Indonesia has informed Australia that most of the 7,000 migrants stranded at sea in Southeast Asia are illegal workers from Bangladesh and not Rohingya Muslim asylum seekers, Australian Foreign Minister Julie Bishop said Saturday. Over 3,500 migrants have reached the shores, or rescued off the coasts of Malaysia, Indonesia, Thailand and Bangladesh, since Thailand started a crackdown against human trafficking early May, the Weekend Australian reported.

According to Indonesia’s estimate only about 30-40 percent of the thousands of people stranded at sea were Rohingya Muslims, an ethnic minority group in western Myanmar’s Rakhine state, according to Agence France-Presse.

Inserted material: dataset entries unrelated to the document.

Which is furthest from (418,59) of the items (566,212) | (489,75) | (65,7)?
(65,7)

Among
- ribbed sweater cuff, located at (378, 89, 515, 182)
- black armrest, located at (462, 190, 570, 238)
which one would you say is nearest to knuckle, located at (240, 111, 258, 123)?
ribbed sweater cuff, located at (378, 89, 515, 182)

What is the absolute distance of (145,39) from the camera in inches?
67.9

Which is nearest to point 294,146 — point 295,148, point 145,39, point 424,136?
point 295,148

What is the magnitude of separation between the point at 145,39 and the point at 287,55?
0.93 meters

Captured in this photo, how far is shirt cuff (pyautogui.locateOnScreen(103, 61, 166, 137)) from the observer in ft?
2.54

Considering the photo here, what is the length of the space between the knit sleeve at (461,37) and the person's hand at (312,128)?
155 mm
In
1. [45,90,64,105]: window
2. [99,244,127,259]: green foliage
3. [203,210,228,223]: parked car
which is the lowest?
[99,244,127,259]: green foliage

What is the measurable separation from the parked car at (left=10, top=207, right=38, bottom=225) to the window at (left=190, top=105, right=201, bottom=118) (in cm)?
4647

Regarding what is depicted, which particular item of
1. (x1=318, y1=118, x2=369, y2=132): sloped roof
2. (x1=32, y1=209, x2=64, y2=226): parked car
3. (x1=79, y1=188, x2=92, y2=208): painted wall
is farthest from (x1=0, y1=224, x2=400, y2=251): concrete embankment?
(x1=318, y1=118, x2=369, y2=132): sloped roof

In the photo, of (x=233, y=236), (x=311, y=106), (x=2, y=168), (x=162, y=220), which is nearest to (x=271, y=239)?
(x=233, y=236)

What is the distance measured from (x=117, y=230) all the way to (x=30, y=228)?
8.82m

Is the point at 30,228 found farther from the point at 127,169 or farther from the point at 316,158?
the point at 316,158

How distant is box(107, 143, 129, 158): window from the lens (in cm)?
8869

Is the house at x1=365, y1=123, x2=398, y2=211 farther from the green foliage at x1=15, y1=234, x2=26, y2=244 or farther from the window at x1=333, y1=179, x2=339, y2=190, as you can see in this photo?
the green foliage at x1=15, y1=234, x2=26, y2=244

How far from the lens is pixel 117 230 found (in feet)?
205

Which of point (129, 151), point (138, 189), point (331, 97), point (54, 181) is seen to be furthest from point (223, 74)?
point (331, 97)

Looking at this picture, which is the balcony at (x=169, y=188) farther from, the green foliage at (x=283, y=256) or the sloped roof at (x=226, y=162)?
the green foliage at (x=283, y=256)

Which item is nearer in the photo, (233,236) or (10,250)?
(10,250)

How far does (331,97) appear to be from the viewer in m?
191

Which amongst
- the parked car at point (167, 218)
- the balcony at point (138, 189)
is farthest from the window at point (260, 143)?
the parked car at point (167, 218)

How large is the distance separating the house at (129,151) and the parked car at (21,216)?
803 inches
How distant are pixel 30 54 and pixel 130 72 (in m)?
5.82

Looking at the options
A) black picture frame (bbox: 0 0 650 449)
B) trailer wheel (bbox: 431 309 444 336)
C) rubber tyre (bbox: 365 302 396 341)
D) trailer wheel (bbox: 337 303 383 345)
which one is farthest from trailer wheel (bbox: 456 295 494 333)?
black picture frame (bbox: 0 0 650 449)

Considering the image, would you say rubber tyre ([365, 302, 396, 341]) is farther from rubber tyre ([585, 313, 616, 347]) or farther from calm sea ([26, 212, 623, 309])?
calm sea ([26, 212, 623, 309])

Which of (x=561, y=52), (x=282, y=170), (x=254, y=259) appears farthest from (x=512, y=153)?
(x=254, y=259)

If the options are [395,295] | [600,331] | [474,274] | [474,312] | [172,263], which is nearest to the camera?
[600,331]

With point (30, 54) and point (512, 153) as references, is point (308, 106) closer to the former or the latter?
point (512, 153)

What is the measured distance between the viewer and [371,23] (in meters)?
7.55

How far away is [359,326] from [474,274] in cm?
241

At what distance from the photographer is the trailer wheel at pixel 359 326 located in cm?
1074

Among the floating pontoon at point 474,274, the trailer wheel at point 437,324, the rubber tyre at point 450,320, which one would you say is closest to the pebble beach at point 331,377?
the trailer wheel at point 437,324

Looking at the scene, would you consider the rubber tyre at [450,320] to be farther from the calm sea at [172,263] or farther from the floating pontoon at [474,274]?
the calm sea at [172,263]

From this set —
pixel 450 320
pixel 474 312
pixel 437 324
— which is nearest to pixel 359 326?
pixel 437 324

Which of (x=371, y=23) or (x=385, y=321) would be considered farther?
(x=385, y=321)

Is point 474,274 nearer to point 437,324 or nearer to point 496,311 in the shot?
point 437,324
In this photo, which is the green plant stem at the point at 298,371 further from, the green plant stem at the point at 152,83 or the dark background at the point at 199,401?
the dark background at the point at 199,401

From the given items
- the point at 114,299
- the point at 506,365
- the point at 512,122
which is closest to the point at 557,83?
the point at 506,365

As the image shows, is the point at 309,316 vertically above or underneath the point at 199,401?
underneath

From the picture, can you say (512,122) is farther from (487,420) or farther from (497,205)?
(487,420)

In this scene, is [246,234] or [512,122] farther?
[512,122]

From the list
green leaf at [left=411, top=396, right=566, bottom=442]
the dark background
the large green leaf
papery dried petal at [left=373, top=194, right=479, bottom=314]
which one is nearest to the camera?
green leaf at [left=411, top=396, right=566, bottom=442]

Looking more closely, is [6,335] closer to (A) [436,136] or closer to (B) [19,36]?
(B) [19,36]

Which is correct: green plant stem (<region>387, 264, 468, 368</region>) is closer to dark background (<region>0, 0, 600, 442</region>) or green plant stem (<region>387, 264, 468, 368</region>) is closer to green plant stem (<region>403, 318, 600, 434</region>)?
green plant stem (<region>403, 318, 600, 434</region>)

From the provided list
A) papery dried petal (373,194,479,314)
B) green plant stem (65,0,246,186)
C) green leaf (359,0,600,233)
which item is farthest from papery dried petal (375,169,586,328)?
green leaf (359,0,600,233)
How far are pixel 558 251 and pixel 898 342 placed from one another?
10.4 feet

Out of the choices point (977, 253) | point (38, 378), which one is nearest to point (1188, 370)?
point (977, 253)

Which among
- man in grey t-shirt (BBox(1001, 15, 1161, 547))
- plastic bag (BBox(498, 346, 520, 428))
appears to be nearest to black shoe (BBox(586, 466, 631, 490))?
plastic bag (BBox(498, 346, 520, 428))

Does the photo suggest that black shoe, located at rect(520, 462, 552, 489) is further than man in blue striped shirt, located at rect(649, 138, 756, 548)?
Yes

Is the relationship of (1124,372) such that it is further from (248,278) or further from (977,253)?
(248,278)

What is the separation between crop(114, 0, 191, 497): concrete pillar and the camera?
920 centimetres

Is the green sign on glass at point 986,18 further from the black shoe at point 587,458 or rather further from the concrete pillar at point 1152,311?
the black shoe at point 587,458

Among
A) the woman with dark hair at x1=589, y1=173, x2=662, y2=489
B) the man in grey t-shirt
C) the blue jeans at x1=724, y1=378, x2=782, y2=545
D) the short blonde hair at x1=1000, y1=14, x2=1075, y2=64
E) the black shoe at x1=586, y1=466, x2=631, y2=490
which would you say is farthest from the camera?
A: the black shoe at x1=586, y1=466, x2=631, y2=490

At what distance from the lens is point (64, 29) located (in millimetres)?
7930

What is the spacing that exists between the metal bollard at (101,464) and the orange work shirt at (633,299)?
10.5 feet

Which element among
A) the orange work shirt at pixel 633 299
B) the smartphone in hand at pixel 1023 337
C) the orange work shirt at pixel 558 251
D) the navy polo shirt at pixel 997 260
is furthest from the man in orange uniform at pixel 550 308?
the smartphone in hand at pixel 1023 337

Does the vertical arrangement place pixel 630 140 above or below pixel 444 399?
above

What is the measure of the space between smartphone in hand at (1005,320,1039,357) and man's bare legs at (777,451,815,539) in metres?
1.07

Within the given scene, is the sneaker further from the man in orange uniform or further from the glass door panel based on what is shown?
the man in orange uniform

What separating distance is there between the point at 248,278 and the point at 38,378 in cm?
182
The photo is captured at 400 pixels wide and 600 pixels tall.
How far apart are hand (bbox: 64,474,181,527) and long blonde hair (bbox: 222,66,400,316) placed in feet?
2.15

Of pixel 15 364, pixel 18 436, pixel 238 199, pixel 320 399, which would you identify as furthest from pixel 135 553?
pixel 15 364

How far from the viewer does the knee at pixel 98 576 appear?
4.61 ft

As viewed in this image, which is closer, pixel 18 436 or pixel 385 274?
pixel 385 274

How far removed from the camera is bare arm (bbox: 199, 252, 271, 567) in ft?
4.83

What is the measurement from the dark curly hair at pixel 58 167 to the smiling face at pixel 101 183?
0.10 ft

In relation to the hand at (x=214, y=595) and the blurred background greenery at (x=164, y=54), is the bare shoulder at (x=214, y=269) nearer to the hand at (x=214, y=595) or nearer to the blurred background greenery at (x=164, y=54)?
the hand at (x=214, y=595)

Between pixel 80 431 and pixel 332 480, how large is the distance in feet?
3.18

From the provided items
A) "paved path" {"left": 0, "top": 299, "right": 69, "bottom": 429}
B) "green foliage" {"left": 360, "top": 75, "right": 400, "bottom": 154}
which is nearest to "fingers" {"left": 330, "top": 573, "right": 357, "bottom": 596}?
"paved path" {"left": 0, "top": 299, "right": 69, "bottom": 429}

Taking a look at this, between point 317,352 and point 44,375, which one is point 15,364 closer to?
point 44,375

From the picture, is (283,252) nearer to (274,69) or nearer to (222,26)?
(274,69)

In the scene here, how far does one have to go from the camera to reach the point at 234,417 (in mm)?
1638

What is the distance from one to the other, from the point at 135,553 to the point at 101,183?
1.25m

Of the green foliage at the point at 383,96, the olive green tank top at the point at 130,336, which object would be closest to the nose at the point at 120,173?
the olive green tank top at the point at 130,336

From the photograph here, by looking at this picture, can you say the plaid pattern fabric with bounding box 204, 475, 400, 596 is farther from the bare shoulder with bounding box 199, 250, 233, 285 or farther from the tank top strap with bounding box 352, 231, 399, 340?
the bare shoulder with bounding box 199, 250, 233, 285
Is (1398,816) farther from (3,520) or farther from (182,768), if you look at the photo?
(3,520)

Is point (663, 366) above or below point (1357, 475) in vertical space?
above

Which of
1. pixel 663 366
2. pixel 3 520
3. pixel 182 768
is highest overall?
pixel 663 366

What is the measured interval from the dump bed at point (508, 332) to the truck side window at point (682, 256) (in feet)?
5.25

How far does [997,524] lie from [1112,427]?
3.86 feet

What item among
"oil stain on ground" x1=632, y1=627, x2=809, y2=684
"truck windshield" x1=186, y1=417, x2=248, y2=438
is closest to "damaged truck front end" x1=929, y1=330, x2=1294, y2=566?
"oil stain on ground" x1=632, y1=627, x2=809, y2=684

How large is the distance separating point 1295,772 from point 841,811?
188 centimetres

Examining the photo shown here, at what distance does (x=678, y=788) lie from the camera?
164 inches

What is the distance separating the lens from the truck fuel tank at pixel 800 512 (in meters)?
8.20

“They (Indonesia) believe there are about 7000 people at sea (and) they think about 30-40 per cent are Rohingya, the rest are Bangladeshi; and they are not, in Indon­esia’s words, asylum-seekers, they are not refugees, they are illegal labor­ers, they’ve been promised or are seeking jobs in Malaysia,” Bishop told the Weekend Australian, adding: “They said the Rohingya have gone to Bangladesh and have mixed up with the Bangladeshis who are coming to Malaysia in particular for jobs.”

Bishop’s comments come after the country’s Prime Minister Tony Abbott refused to allow the migrants to be resettled in Australia.

Australia’s Immigration Minister Peter Dutton supported Abbott’s stand, and added that the country provided the highest contribution to International Organ­ization for Migration (IOM) and the U.N. refugee agency in Indonesia. Australia has reportedly contributed over $170 million to the IOM since 2000.

“We cannot be in a situation, having the most generous human­itarian program in the world, to then say, or to pretend cruelly to people, that we can somehow take millions of people from regions around the world, who would be displaced. We just can’t do that,” Dutton said, according to the Weekend Australian.

Meanwhile, Myanmar’s navy rescued over 200 people in its first search and rescue operation on Thursday.

“A navy ship found two boats … on May 21 while on patrol,” Tin Maung Swe, a senior official in the western state of Rakhine, said, according to the Weekend Australian, adding that “about 200 Bengalis were on one of the boats.”